Berlin – Während im Konflikt um die abgesetzte Richterwahl noch immer keine Lösung in Sicht ist, könnte sich für Union und SPD mit der Debatte über das Abtreibungsrecht nun ein nächster Schauplatz auftun. Als die SPD-Kandidatin und Staatsrechtlerin Frauke Brosius-Gersdorf sich in der ZDF-Talksendung Markus Lanz äußerte, sorgte ein Satz für Aufsehen: „Im Koalitionsvertrag steht genau das, was ich vorgeschlagen habe.“
Nach Richterwahl-Eklat: Droht Union und SPD der nächste Konflikt?
Dabei war es doch genau diese Haltung, die viele Unions-Abgeordnete dazu bewogen hat, nicht für die SPD-Kandidatin stimmen zu wollen? Brosius-Gersdorf bezieht sich mit Ihrer Aussage auf das im Koalitionsvertrag verankerte Ziel, die Kostenübernahme für Schwangerschaftsabbrüche durch die gesetzliche Krankenversicherung zu erweitern. In Sachen Interpretation dieses Vorhabens scheint es bei Union und SPD jedoch noch Klärungsbedarf zu geben.

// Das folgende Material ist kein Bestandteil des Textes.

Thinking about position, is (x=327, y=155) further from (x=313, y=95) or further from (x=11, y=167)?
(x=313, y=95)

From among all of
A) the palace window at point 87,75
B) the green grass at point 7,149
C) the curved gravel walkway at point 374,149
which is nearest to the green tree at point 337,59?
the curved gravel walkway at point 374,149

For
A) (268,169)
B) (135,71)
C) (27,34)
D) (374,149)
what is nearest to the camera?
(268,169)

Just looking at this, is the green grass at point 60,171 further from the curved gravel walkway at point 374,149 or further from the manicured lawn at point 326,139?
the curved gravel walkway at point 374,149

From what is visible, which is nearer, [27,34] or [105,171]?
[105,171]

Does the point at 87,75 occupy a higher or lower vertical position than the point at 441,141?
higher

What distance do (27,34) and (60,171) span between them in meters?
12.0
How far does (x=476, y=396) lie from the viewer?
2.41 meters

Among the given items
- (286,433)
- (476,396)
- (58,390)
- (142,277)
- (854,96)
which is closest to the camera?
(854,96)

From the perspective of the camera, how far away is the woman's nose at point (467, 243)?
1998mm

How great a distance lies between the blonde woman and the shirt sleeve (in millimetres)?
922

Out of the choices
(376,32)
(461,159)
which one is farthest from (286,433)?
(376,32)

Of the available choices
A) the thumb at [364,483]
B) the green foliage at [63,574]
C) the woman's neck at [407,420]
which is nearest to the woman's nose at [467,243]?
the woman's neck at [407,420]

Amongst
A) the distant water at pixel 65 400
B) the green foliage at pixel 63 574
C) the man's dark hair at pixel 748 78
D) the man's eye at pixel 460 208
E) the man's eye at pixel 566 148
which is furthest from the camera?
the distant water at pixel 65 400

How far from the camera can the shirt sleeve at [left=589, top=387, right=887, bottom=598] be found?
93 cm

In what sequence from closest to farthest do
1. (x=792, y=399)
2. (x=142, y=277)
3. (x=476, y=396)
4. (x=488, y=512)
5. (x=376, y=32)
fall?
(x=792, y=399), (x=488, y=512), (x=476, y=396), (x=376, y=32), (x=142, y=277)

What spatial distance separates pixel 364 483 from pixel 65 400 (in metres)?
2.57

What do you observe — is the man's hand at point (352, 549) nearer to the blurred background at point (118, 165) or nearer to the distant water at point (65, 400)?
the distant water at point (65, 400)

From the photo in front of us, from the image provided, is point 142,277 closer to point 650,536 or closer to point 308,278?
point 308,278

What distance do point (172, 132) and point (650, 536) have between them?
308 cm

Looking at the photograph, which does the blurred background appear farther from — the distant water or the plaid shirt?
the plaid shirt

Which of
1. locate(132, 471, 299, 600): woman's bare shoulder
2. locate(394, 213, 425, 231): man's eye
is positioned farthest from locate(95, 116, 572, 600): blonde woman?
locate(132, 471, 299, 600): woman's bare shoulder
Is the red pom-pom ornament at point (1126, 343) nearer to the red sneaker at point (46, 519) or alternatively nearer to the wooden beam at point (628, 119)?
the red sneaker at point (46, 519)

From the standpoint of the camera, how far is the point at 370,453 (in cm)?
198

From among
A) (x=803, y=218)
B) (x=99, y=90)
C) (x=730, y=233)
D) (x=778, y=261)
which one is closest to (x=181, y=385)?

Kostenübernahme für Abtreibungen: SPD und Union mit unterschiedlichen Definitionen der Einigung
Die SPD-Abgeordnete Carmen Wegge erklärte Anfang dieser Woche im Gespräch mit der Frankfurter Rundschau von Ippen.Media, die Koalition habe sich bezogen auf Abtreibungen im Rahmen des Koalitionsvertrags auf zwei Punkte verständigt – „die ich auch wichtig finde“. Zum einen solle die Versorgungslage von ungewollt Schwangeren verbessert werden. „Und zum anderen, dass der Schwangerschaftsabbruch eine Kassenleistung werden soll“, so die Sprecherin der SPD-Linken im Bundestag.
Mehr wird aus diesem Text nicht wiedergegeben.